La biblioteca Boccamazza

Il fu Mattia Pascal — capitoli I e II

Luca Pirola
7 min readDec 12, 2020
Libreria Lello, Porto

Prima di iniziare Il fu Mattia Pascal, il lettore incontra queste due premesse, di cui la seconda ha il titolo: Premessa seconda (filosofica) a mo’ di scusa. In queste pagine il protagonista descrive al lettore il luogo in cui sta redigendo le sue memorie, e dove ha intenzione di lasciare il manoscritto una volta ultimato.

I Premessa

Una delle poche cose, anzi forse la sola ch’io sapessi di certo era questa: che mi chiamavo Mattia Pascal. E me ne approfittavo. Ogni qual volta qualcuno de’ miei amici o conoscenti dimostrava d’aver perduto il senno fino al punto di venire da me per qualche consiglio o suggerimento, mi stringevo nelle spalle, socchiudevo gli occhi e gli rispondevo:
— Io mi chiamo Mattia Pascal.
— Grazie, caro. Questo lo so.
— E ti par poco?
Non pareva molto, per dir la verità, neanche a me. Ma ignoravo allora che cosa volesse dire il non sapere neppur questo, il non poter più rispondere, cioè, come prima, all’occorrenza:
— Io mi chiamo Mattia Pascal.

Il protagonista narratore si presenta ai lettori con nome e cognome, li informa subito di aver sempre avuto poche certezze. Ora non sa nemmeno più quale sia veramente il suo nome, ma ciò non deriva da un problema legato a una nascita illegittima: il suo caso è ben più strano.

Qualcuno vorrà bene compiangermi (costa così poco), immaginando l’atroce cordoglio d’un disgraziato, al quale avvenga di scoprire tutt’a un tratto che… sì, niente, insomma: né padre, né madre, né come fu o come non fu; e vorrà pur bene indignarsi (costa anche meno) della corruzione dei costumi, e de’ vizii, e della tristezza dei tempi, che di tanto male possono esser cagione a un povero innocente.
Ebbene, si accomodi. Ma è mio dovere avvertirlo che non si tratta propriamente di questo. Potrei qui esporre, di fatti, in un albero genealogico, l’origine e la discendenza della mia famiglia e dimostrare come qualmente non solo ho conosciuto mio padre e mia madre, ma e gli antenati miei e le loro azioni, in un lungo decorso di tempo, non tutte veramente lodevoli.
E allora?

Ecco: il mio caso è assai più strano e diverso; tanto diverso e strano che mi faccio a narrarlo.

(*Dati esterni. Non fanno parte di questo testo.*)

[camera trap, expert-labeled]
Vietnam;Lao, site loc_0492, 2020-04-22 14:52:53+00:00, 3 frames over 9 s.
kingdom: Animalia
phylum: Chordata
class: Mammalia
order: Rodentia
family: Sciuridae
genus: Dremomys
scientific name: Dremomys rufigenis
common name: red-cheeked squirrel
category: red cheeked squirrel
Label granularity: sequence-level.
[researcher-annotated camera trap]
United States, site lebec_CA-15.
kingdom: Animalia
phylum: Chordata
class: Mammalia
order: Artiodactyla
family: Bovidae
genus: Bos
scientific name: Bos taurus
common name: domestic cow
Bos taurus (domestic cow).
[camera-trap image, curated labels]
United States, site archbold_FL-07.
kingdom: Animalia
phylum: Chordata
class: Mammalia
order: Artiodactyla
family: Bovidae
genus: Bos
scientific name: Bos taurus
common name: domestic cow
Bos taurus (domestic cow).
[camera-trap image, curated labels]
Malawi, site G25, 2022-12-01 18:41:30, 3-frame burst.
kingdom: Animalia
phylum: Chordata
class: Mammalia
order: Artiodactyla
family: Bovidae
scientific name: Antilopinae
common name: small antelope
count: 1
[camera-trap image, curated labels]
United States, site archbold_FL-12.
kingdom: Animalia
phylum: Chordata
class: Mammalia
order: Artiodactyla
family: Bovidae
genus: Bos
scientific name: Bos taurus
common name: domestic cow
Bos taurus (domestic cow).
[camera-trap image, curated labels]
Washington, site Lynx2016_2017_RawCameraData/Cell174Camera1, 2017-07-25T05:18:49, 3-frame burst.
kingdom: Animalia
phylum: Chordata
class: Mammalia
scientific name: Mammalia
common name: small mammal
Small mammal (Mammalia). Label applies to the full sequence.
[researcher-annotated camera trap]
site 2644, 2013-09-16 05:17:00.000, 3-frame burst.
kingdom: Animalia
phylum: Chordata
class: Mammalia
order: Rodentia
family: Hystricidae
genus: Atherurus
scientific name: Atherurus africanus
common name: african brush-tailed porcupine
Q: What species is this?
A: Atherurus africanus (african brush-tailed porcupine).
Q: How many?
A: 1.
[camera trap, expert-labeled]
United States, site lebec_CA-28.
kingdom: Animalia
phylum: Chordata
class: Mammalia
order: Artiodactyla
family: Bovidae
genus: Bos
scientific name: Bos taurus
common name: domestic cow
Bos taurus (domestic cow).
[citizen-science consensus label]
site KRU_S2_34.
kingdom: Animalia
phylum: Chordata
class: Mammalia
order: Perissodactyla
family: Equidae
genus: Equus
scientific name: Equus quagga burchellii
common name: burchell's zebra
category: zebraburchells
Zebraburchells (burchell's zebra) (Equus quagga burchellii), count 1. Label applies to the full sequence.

Il romanzo inizia nel segno della “stranezza” e della “diversità”. L’io narrante si pone, infatti, fin dal principio in una posizione di totale unicità rispetto al resto dell’umanità, e questo è certo un elemento che contribuisce a destare l’interesse del lettore. Proprio tale unicità è l’elemento scatenante della narrazione. L’effetto che queste strane informazioni e anticipazioni suscitano nel lettore è di spiazzamento e di curiosità (come mai Mattia non è più certo di chiamarsi così? Che significato può avere la duplice morte?). D’altra parti il modo bizzarro con cui il narratore si presenta non ispira una particolare fiducia: che credito si può dare a uno che non sa neanche il suo nome?
Il lettore individua subito Mattia Pascal come un narratore sfuggente e inattendibile, che lo metterà di fronte a una vicenda di incerta interpretazione.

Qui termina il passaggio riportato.